Update the stretch from the line containing "Of the options given as" through the line containing "10.5 inches" by replacing "farthest" with "most distant", changing nothing else. Return only those lines.

(Rows of spatial question data)
====

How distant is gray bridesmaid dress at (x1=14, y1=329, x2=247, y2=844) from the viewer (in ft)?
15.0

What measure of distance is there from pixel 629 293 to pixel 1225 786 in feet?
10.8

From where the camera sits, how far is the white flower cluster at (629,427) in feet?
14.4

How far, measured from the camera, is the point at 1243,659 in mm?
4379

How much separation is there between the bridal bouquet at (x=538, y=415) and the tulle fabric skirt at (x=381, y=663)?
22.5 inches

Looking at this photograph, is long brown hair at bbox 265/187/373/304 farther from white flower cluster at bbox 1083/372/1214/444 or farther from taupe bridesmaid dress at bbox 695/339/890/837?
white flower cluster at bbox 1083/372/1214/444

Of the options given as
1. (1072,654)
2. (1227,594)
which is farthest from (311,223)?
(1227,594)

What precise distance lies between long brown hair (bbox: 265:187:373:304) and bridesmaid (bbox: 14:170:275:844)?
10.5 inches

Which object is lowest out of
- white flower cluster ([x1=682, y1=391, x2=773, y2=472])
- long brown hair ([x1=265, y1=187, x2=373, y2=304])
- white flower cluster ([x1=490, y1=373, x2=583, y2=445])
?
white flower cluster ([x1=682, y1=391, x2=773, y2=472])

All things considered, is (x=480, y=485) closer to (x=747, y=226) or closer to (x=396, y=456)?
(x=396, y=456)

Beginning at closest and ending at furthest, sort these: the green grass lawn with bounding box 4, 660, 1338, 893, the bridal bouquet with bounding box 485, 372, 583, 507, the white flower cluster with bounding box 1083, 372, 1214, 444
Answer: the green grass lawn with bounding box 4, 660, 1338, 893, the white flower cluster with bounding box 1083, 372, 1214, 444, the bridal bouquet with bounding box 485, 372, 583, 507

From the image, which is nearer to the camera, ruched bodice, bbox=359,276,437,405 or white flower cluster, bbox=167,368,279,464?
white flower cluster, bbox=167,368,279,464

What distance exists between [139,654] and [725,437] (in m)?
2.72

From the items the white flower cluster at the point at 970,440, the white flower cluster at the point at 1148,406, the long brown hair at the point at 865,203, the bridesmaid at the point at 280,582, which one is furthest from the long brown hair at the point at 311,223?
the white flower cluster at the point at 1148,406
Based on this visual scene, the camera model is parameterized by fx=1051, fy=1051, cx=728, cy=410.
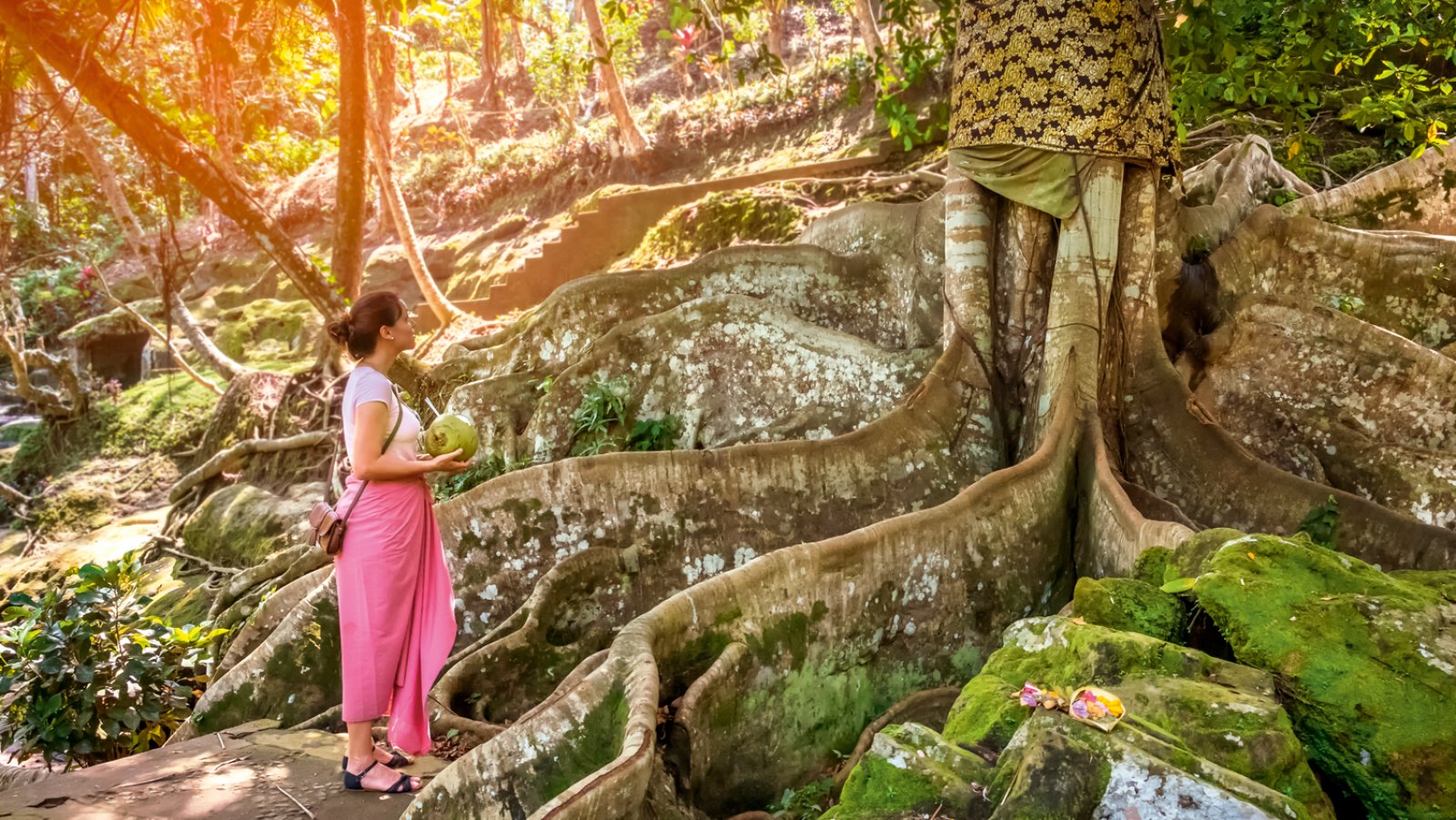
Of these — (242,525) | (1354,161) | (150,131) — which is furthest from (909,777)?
(1354,161)

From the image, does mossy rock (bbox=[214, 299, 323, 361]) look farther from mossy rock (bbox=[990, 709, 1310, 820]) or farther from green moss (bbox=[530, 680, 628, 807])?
mossy rock (bbox=[990, 709, 1310, 820])

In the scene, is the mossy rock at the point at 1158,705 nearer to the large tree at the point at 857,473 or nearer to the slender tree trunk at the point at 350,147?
the large tree at the point at 857,473

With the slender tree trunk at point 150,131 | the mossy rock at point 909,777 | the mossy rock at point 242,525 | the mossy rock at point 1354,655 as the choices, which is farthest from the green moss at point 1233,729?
the slender tree trunk at point 150,131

====

OUTPUT BELOW:
Of the options given as
1. (1072,654)
2. (1227,594)
which is most distant from (311,223)?
(1227,594)

What precise distance lies between long brown hair (bbox: 265:187:373:304) and bridesmaid (bbox: 14:170:275:844)?
10.5 inches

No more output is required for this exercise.